If the regulatory cords are tied too precisely, they may
become outmoded and so create loopholes; too loose and they give rise to
inconsistency of interpretation and possible exploitation.
This is the sort of problem that the Gambling Commission has
been grappling with in trying to ensure that licensing regimes are used for the
purposes intended (and more specifically to guard against the proliferation of
machine gaming in ‘ambient’ premises). Attempts to set some measurable
parameters around the principle of ‘primary purpose’ (the idea that a betting
shop licence should be used primarily to offer betting, a bingo licence for
bingo and a casino licence for table games) have been met with predictable
entrepreneurship (often manifested in tokenism) from the industry. This in turn
has led the Commission to seek to implement the well-worn ‘duck test’.

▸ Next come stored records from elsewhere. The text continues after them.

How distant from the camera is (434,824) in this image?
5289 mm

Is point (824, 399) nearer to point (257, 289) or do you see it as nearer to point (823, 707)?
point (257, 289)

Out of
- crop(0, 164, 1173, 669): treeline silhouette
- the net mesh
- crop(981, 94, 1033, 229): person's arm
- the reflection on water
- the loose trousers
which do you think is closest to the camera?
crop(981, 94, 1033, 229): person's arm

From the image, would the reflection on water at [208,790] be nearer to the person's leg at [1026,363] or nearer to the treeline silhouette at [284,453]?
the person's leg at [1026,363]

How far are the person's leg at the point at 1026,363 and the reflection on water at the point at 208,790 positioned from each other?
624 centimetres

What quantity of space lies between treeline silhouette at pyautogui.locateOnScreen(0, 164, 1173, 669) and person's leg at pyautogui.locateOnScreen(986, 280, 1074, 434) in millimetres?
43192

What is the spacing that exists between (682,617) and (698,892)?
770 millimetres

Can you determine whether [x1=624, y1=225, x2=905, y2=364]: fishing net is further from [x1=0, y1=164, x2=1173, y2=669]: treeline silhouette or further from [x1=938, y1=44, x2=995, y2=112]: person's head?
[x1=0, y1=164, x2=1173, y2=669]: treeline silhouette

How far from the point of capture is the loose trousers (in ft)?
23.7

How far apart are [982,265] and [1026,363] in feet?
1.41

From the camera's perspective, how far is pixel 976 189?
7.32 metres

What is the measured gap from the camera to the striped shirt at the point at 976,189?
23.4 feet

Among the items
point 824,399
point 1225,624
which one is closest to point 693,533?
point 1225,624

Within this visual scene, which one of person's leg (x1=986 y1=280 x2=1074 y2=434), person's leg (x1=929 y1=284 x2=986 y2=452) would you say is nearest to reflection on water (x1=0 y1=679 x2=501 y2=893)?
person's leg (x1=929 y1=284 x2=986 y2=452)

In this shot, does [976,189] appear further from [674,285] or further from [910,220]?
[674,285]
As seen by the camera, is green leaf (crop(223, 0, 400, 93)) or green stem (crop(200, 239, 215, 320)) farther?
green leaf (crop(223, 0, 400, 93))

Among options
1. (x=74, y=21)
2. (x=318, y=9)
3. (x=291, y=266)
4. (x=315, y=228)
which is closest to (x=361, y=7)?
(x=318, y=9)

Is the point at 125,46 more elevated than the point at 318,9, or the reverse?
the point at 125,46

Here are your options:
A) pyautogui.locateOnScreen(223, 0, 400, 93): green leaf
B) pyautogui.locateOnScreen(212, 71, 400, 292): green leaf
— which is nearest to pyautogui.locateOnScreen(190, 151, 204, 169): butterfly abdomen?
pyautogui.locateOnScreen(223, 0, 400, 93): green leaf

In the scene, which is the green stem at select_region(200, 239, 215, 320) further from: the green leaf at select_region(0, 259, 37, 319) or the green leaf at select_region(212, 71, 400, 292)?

The ’duck test’ which focuses on outcomes rather than
compliance tends to trump the industry’s best-laid arguments. The recent
travails of DraftKings and FanDuel in the USA illustrate the point. The daily
fantasy sports sector may be correct in asserting that their activities are
exempted from the proscriptions of UIGEA and the Bradley Act; but if the
regulator decrees that the carve-out is being exploited to offer sports betting
by proxy, there will be only one winner.
Back here in Britain, local authorities may soon be asked to
consider whether a bingo club is really a bingo club, not on the basis of technical
specifications (bingo positions vs slots, floor space allocation, revenue
splits) but on whether it meets their expectations of what a bingo club should
be.
It is a common sense approach to licensing that the
Commission hopes will put paid to pubs masquerading as bingo clubs, arcades
aping casinos and betting shops bereft of sports. In some respects it may be
seen in the same vein as the current regulatory emphasis on impact and
effectiveness rather than simply compliance – a renewed recognition that the
spirit is every bit as important as the letter of the law.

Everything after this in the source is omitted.